> _Lista de tareas_:
[1] Resume el texto seleccionado en dos oraciones.
[2] Enumera todos los actores que el texto seleccionado indica entre paréntesis, junto con el personaje que interpreta cada uno.
++++ Texto seleccionado ++++
Como consecuencia, el personaje femenino antes visto se desdobla, al igual que sucede con el asesino o, mejor dicho, con la mente criminal del relato: villano y artista; creador en ambos sentidos, al margen de su empleo de “manos derechas” en las personas del “profesor” D’Arcy (Arthur Edmund Carewe) y Hugo (Matthew Betz). En cualquier caso, como digo, junto a Florence está la asustadiza Charlotte Duncan (Fay Wray), comprometida con el escultor Ralph Burton (Allen Vincent). Sin embargo, Charlotte pronto desaparece de escena para reaparecer justo al final, como víctima propiciatoria y sacrificial, salvada in extremis por el aguerrido Ralph. De facto, también existen dos héroes, Ralph y George Winton (Gavin Gordon), un animado vástago de la nobleza neoyorquina.
Yo te haré inmortal, le asegura Igor a Charlotte, cuando percibe el rostro ideal para su nueva María Antonieta (algo así como la identificación por parte del personaje de Drácula de su antigua amada con Mina). Entre tanto, y a diferencia de su homólogo Jarrod, que se pasaba al género del terror, el escultor continúa representando escenas clásicas; en este caso, el terror subyace dentro de las figuras. Tampoco su socio Joe Worth (Edwin Maxwell), es objeto directo de su desquite, pero sus ayudantes sí que siguen siendo fundamentales para él. Sin alma, las manos son inútiles, comenta Igor ante D’Arcy. Un aspecto que se traslada a las extremidades del ayudante, con toda su carga de turbadora capacidad. En cuanto al ser desfigurado que semeja un fantasma, ¿quién es? Curtiz sabe mantener bien el suspense respecto a su identidad.
Sobresale, así mismo, el excelente decorado de la morgue, que recorre el “fantasma” en busca de materia prima con que afirmar su material de cera y fijar su ideal de belleza: recordemos la eliminación de puentes entre lo real y lo imaginado; el ser humano bello es entonces soporte de una recreación admirativa y casi eterna. Por cierto, una escena esta de la morgue carente de acompañamiento musical, extrañamente deshabitada, y a la que se suma otro decorado levemente expresionista (el mismo, aunque remodelado), situado en las entrañas del museo. Curtiz es pionero en la perturbadora imagen de la cabeza de Hugo, confundida con otras de cera. Un efecto que sería retomado de forma humorística en situaciones análogas; por ejemplo, en la estupenda El jovencito Frankenstein (Young Frankenstein, 1974) de Mel Brooks (1926), o en la celebrada imagen del extraterrestre E.T. camuflado entre los muñecos de un armario. No en vano, también en Los crímenes del museo hay lugar para el humor, a costa de la fatídica Ley Seca (1920-1933), por boca de la burbujeante Florence, al tomar unas botellas ocultas de un sótano.
++++ Datos proporcionados ++++
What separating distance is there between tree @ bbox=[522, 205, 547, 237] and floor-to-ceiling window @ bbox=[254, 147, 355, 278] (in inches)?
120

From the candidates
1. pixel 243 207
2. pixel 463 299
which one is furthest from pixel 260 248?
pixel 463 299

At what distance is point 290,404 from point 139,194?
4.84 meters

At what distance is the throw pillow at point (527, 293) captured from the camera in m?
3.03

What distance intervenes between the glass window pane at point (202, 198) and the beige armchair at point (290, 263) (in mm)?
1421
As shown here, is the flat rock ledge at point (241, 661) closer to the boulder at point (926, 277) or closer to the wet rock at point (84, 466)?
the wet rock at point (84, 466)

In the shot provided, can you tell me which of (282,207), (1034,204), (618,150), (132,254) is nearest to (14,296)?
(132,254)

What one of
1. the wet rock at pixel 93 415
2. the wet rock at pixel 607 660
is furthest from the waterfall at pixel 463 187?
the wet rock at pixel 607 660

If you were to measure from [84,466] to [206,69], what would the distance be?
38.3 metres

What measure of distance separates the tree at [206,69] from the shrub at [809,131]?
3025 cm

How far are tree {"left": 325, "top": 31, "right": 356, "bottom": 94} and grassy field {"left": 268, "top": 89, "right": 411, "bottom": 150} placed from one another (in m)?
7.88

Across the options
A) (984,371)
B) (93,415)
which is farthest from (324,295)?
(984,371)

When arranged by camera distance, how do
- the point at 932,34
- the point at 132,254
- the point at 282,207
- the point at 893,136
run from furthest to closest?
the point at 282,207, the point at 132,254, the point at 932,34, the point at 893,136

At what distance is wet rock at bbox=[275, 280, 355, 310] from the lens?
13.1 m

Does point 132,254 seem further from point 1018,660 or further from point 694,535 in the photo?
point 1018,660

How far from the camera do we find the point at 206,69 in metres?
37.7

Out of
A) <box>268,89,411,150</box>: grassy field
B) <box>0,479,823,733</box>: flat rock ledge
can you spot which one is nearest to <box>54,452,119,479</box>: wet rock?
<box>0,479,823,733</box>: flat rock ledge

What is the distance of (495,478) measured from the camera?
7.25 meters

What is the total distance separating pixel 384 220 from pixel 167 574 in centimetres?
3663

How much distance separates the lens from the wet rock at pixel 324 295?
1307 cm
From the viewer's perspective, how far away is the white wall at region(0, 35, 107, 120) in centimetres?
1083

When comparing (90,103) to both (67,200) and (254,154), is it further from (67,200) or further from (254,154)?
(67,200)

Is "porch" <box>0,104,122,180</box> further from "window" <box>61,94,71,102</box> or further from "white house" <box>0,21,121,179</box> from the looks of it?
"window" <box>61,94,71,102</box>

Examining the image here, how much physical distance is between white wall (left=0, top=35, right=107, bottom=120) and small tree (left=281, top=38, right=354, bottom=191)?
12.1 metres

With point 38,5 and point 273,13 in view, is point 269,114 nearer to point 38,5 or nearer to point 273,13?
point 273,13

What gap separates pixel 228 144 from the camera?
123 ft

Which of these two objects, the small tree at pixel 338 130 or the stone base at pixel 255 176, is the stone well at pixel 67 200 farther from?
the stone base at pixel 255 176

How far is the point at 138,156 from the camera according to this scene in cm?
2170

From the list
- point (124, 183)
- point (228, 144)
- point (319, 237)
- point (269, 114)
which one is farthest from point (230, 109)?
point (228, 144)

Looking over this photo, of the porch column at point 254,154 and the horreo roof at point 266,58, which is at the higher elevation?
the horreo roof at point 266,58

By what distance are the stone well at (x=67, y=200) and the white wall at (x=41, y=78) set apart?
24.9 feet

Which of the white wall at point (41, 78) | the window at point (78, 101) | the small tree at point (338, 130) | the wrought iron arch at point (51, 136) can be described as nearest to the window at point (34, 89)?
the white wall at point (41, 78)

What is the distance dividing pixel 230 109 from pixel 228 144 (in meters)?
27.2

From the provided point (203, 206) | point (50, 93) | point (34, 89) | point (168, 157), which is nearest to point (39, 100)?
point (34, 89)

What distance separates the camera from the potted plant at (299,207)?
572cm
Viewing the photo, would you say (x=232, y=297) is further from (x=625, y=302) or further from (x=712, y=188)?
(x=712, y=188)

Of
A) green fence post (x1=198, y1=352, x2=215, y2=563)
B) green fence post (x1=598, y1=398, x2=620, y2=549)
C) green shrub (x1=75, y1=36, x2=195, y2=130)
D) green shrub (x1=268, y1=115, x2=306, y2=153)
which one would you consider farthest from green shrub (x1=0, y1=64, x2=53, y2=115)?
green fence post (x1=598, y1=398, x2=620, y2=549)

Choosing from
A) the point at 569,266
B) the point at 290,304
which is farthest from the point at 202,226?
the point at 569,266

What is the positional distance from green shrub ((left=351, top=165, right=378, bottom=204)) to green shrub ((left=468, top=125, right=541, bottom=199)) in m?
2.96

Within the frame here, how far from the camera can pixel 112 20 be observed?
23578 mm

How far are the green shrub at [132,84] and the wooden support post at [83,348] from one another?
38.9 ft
++++
> _Soluciones_:
[1] En Los crímenes del museo los personajes se desdoblan: junto a Florence está Charlotte Duncan, que reaparece al final como víctima salvada in extremis por Ralph, hay dos héroes, Ralph y George Winton, y el villano Igor, también artista, depende de sus ayudantes. El texto destaca además el suspense que mantiene Curtiz sobre la identidad del ser desfigurado, el decorado de la morgue y la imagen pionera de la cabeza de Hugo confundida con otras de cera, retomada después con humor.

[2]
- Arthur Edmund Carewe: el “profesor” D’Arcy
- Matthew Betz: Hugo
- Fay Wray: Charlotte Duncan
- Allen Vincent: Ralph Burton
- Gavin Gordon: George Winton
- Edwin Maxwell: Joe Worth